Insgesamt 120 Kinder besuchen die "Schule am Himmel". Ein Drittel hat sonderpädagogischen Förderbedarf, zwei Drittel werden nach dem regulären Lehrplan unterrichtet.

Insgesamt 120 Kinder besuchen die "Schule am Himmel". Ein Drittel hat sonderpädagogischen Förderbedarf, zwei Drittel werden nach dem regulären Lehrplan unterrichtet.
Foto: Heribert Corn

Auch die Sonderschule Bruck an der Leitha findet man ganz oben – im Dachgeschoß der Volksschule am Hauptplatz. Von Renovierungsarbeiten kann jedoch keine Rede sein. Zwar platzt der Standort aus allen Nähten, doch in den letzten Jahren war man mit Anschaffungen vorsichtig. Sonderschulen wie jene im Wiener Umland sollte es nämlich eigentlich nicht mehr geben. Ursprünglich kündigte Österreich eine Abschaffung bis 2020 an und richtete Inklusionsmodellregionen ein. Dann sprach sich Türkis-Blau aber für einen Erhalt aus.

Umgekehrte Inklusion

Die "Schule am Himmel" war bis vor ein paar Jahren ebenfalls eine klassische Sonderschule. 2015 wurde sie als Inklusionsschule neu eröffnet. Als die Umstellung angekündigt wurde, gingen Eltern und Lehrer auf die Barrikaden. Zahlreiche schwerstbehinderte Kinder wurden von der Caritas-Schule ab- und in anderen Sonderschulen angemeldet – aus Angst um die Qualität der Betreuung, wegen schlechter Erfahrungen in Regelschulen.
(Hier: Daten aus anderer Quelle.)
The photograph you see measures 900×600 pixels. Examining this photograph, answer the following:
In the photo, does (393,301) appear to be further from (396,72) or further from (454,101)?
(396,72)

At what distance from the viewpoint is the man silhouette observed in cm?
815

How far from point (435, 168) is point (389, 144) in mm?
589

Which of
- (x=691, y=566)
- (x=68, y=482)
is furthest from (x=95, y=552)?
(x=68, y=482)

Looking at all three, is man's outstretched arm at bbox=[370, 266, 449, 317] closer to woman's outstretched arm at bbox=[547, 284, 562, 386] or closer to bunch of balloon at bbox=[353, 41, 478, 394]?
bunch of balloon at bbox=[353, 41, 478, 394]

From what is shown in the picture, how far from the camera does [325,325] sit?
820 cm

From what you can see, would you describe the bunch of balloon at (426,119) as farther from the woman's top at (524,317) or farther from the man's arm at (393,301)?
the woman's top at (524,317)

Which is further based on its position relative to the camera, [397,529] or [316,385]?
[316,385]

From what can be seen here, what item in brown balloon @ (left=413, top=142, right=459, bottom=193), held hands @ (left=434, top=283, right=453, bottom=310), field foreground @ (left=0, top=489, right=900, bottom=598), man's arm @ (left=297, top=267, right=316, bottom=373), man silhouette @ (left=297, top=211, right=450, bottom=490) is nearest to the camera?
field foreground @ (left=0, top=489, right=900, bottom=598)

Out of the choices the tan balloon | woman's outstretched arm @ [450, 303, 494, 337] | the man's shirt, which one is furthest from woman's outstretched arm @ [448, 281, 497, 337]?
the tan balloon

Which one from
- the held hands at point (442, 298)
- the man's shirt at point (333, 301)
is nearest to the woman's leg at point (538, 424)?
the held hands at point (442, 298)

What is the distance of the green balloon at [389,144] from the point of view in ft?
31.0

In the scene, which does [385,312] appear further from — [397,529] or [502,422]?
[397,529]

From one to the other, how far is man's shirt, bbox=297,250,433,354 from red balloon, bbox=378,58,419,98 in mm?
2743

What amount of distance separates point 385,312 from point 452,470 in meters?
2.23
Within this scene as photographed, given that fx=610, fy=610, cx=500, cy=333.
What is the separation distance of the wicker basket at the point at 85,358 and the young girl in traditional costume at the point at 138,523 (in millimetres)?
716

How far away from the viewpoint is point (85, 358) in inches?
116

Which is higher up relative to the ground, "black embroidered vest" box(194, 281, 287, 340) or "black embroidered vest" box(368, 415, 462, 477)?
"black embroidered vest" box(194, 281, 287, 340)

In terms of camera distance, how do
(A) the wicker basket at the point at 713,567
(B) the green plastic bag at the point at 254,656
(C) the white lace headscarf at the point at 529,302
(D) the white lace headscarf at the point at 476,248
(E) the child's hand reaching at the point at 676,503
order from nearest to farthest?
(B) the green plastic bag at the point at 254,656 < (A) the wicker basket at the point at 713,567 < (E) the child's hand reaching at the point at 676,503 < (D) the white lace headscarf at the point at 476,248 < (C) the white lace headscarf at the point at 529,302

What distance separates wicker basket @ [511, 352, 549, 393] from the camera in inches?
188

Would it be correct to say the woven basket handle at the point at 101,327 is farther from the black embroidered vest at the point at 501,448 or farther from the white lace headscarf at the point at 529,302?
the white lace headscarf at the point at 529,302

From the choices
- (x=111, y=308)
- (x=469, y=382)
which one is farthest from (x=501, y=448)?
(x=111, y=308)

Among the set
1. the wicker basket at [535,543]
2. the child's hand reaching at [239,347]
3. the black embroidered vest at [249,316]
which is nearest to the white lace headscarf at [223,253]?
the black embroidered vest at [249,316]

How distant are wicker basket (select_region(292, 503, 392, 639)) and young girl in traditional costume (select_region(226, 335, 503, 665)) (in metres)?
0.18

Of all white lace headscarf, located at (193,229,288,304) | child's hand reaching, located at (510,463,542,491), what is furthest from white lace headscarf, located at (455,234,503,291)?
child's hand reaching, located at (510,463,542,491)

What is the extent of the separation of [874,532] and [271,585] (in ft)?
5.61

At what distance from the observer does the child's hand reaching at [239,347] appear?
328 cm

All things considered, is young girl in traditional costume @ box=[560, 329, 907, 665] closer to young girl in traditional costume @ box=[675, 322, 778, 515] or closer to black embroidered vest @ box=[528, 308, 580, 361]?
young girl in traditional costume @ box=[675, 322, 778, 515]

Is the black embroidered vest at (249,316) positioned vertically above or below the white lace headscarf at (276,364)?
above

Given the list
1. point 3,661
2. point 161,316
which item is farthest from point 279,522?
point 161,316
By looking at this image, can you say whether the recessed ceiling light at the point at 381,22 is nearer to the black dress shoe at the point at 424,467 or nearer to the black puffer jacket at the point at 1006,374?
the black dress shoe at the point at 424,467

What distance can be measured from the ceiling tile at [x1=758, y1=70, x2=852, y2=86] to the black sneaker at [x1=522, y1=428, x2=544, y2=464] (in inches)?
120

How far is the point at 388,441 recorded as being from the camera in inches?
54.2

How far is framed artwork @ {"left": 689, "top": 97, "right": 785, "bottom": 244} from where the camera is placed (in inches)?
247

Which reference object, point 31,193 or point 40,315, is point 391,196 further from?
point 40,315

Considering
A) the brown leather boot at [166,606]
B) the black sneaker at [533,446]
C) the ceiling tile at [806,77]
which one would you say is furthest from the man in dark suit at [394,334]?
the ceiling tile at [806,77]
Vier Jahre später möchte Himmel-Direktorin Andrea Rieger von den anfänglichen Sorgen nichts mehr wissen. Selbstverständlich gebe es ab und zu Probleme, Kinder stießen zusammen. Besonders die Eltern stecken das nicht immer so leicht weg. Auch mit dem Wechsel von der Volks- in eine weiterführende Schule kommen Zweifel auf. Soll man das Kind in der neuen Mittelschule "am Himmel" lassen oder es doch in einer AHS versuchen, um der beruflichen Karriere am Ende nicht im Weg zu stehen? Die Bilanz will man dennoch positiv wissen, die Schülerzahlen steigen. Bleibt die Frage der Massentauglichkeit.

Schutzzone Sonderschule

"Sonderschulen zu öffnen ist allein noch kein Inklusionsmodell", meint Tobias Buchner. Er forscht am Institut für Bildungswissenschaft der Universität Wien. Denn inklusive Schulen müssten in jedem Grätzel sein und für alle offenstehen. Der Schüler mit dem längsten Anfahrtsweg braucht auf den Kahlenberg insgesamt eineinhalb Stunden. Auch die Möglichkeit, als Sonderschüler in die Regelschule zu wechseln, wie es die von ÖVP und FPÖ propagierte Wahlfreiheit vorsieht, besteht nicht immer. Standorte stellen sich quer: Es gebe nicht ausreichend Personal, auch bauliche Umstände ließen einen Wechsel nicht zu. Doch nicht nur Regelschullehrkräfte sind unsicher, auch Sonderschulen nehmen oftmals eine bremsende Rolle ein.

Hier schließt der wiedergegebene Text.